Australia, that most secular of nations, has just appointed a fulltime ambassador to The Vatican. The post had previously been filled by the dual appointment of the Australian ambassador to Ireland, resident - sensibly - in Dublin, as Australia’s Vatican envoy.
There’s nothing wrong with having diplomatic relations with The Vatican (and certainly if we must have a resident envoy, Tim Fischer, former National Party leader and deputy prime minister, is an inspired choice).
The Vatican is a state - albeit of the micro variety - and its reason for being a state, that it is the extant pimple on the venerable remains of the rump of the long-dead Papal States, carries as much validity as many. As San Marino, say; or Monaco; Andorra; Liechtenstein; or even Nauru: they are all miniaturised historical accidents too.
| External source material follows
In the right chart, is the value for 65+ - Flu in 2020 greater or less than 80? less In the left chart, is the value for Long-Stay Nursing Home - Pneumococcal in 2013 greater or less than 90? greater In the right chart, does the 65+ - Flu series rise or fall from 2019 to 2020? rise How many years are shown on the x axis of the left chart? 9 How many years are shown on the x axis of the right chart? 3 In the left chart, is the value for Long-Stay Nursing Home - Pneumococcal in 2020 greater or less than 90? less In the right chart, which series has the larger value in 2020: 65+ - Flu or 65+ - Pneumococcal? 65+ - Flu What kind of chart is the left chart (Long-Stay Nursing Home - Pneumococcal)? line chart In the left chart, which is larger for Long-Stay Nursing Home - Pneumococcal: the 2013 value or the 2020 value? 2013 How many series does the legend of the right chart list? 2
Yet there is something disquieting about the decision to significantly upgrade Australia’s relations with the Holy See. It is clearly one that was made by Prime Minister Kevin Rudd. He’s not actually running for sainthood - well, we don’t think so - but he does seem to be carving out a prime ministership that may well win gold for meddlesomeness.
He now wants to go on a “faith offensive”, or so we are told by Dennis Shanahan in The Australian newspaper. According to Shanahan, Rudd seeks to create a global diplomatic environment in which the great cause of interfaith dialogue, and thus (he asserts) security and wellbeing, will be advanced. That is unproblematic. Let the people chat. But The Vatican is given an advantage here that is neither fair nor, arguably, in the end beneficial.
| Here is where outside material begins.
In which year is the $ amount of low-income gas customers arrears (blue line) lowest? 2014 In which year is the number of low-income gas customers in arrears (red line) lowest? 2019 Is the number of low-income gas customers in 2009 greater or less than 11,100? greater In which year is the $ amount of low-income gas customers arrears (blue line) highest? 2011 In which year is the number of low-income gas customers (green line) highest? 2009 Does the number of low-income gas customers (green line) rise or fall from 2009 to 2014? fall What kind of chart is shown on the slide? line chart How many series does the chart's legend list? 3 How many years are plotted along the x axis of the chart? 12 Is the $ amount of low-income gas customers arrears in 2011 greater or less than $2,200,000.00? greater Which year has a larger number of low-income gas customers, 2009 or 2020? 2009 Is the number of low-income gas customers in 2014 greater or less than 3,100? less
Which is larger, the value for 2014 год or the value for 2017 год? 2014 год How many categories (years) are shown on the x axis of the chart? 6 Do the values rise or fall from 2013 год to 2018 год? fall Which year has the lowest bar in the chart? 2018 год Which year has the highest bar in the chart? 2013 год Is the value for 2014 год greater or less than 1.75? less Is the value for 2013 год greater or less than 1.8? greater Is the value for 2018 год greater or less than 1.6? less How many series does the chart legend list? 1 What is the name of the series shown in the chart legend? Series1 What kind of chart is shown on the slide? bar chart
The Holy See is not just a state: it is a state of mind. Moreover, it is a religious state of mind; and it is only one - certainly the most powerful one - of a range of such religious states of mind within just one religion, Christianity.
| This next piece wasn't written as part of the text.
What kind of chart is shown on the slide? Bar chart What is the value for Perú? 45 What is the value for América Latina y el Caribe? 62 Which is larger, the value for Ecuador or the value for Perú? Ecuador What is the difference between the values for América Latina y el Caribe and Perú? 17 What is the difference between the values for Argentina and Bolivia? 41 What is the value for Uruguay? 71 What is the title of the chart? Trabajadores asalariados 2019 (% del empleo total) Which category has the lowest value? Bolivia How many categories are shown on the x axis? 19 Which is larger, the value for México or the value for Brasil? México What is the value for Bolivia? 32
It is of course a special one, and not only because history welded formal statehood onto its religious foundation. The Vatican is a Christian caliphate. It possesses a leader believed by the faithful to have been appointed by God through the medium of the College of Cardinals and whose pronouncements once in office are regarded as infallible. It has immense political power and great wealth to pursue temporal as well as religious aims. Its writ runs wider and its clout is far stronger than those of other Christian communions which seek to advance moral suasion and ritual among their adherents.
It is therefore in a hugely privileged position in advancing the Catholic cause when compared with the effort that can be made by other Christian sects and other religions.
If it is now Australian policy to bolster Catholic privilege and boost Catholicism’s political firepower, then the Prime Minister should say so. If it is not - and most Australians, Catholic or not, would surely hope this is the case - then he should explain why he believes it is necessary.
There exists no political means of housing a resident envoy at Lambeth Palace, the centre of the Anglican Communion, for example.
Nor can Australia - or any other country - formally engage the Copts in diplomatic communion. No infrastructure exists that would permit foreign envoys to represent their nations’ view to Orthodox Christians. For the same reason we must leave the Buddhists alone and the Hindus unmolested.
No central headquarters makes it possible to send ambassadors to the panoply of the Islamic religious. We cannot commune, diplomatically, with the Zoroastrians, the Baha’is, the Mormons, or the Jews.